Last week we had a lot of fun looking at Steven’s shelves. This week his hangout with Layla introduces us to a different side of him. Some of the titles we see include Bad Laws, The Man in the Ice, Intervention, Oxford [Dictionary?], and Leonardo. This keeps up his classical interests, but there’s a romantic side to Steven too as he and Layla bond over Marceline Desbordes-Valmore’s poetry collection Les Pleurs. Specifically, they recite the poem Les Séparés to each other about two heartbroken lovers.

More Info About that Precious (McGuffin) Scarab

As they’re reunited and reintroduced in Steven’s apartment, Layla reveals that she and Marc Spector worked and fought alongside each other to find the scarab that Harrow wants so much.

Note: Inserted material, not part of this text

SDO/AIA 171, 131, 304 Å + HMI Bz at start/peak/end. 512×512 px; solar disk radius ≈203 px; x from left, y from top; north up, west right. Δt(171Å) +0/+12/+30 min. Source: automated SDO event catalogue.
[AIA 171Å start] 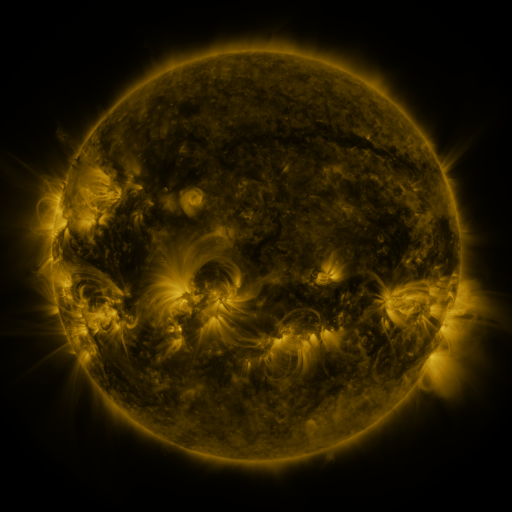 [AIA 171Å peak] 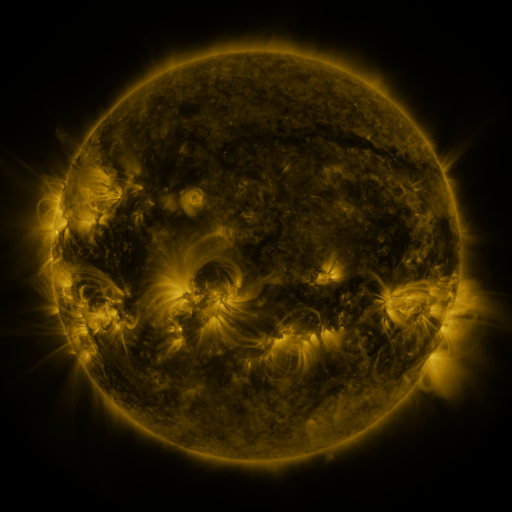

She’s understandably infuriated that Marc has hidden it from her, and thinks this is the reason for his disappearance and “performance” as Steven. In a likely misguided choice, Steven quickly asks Layla to take the scarab away, explaining he doesn’t want anything to do with it. We later learn that the scarab can reveal the location of Ammit’s tomb, which is why Harrow wants it so badly.

File #: 1975
The cover page for Marvel Comics' 1975 Werewolf By Night #32, which marks the first appearance of Moon Knight
Marvel Comics

While looking at Marc Spector’s casefile we see he’s #1975, which is a nod to the year he first debuted in Werewolf by Night #32. There’s also a nod to Nick Pepin, who is the show’s Production & Development Manager and has worked on multiple MCU properties.

“He’s From the Yucatan”

As Arthur Harrow shows Steven around his London commune—wow, this man is international!—he introduces someone and says, “He’s from the Yucatan.” This is a direct reference to Harrow’s singular comic book appearance in Moon Knight: Fist of Khonshu #2. That issue focuses on Harrow doing evil Nazi experiments in, you guessed it, the Yucatan.

The Previous Avatar

According to Arthur Harrow, he was Khonshu’s previous avatar. Whether this is true is yet to be seen. In the comics, this wasn’t the case but there have been multiple Moon Knights throughout time before Marc Spector. So there’s precedent for this little bit of history even if Arthur is not canonically a part of it.

Mr. Knight, I Presume
An image of Oscar Isaac in Moon Knight shows him in the Mr. Knight suit with a tight white head covering and fancy white suit
Marvel Studios

Although it’s a big change from his comic origin, we meet Mr. Knight this week. First introduced in the 2011 Secret Avengers series—first drawn by Michael Lark—he’s most well known from that Declan Shalvey arc we mentioned before, making Mr. Knight a newer Moon Knight persona. In the comics, Mr. Knight is a separate personality who’s a smart, savvy, and public figure. Here the Mr. Knight suit is just how Steven manifests the Moon Knight garb. It’s an interesting choice that may annoy die-hard Moon Knight fans, but it’s a smart way to differentiate between the two. It also could hint that our multiversal theory is right. After all, if Steven was from a different universe than Marc it would explain why their suits manifest so differently.

A Truly Great Egg

As the big chase goes down, we see a number on the top of a double decker bus. The code says WBN 0032. That obviously stands for Werewolf By Night #32, Moon Knight’s first appearance. How fun!

Thanking Those All-Important Creators

The only new addition this week is Michael Lark. As we mentioned, he was the first artist to ever draw the Mr. Knight suit which makes its on-screen debut this episode.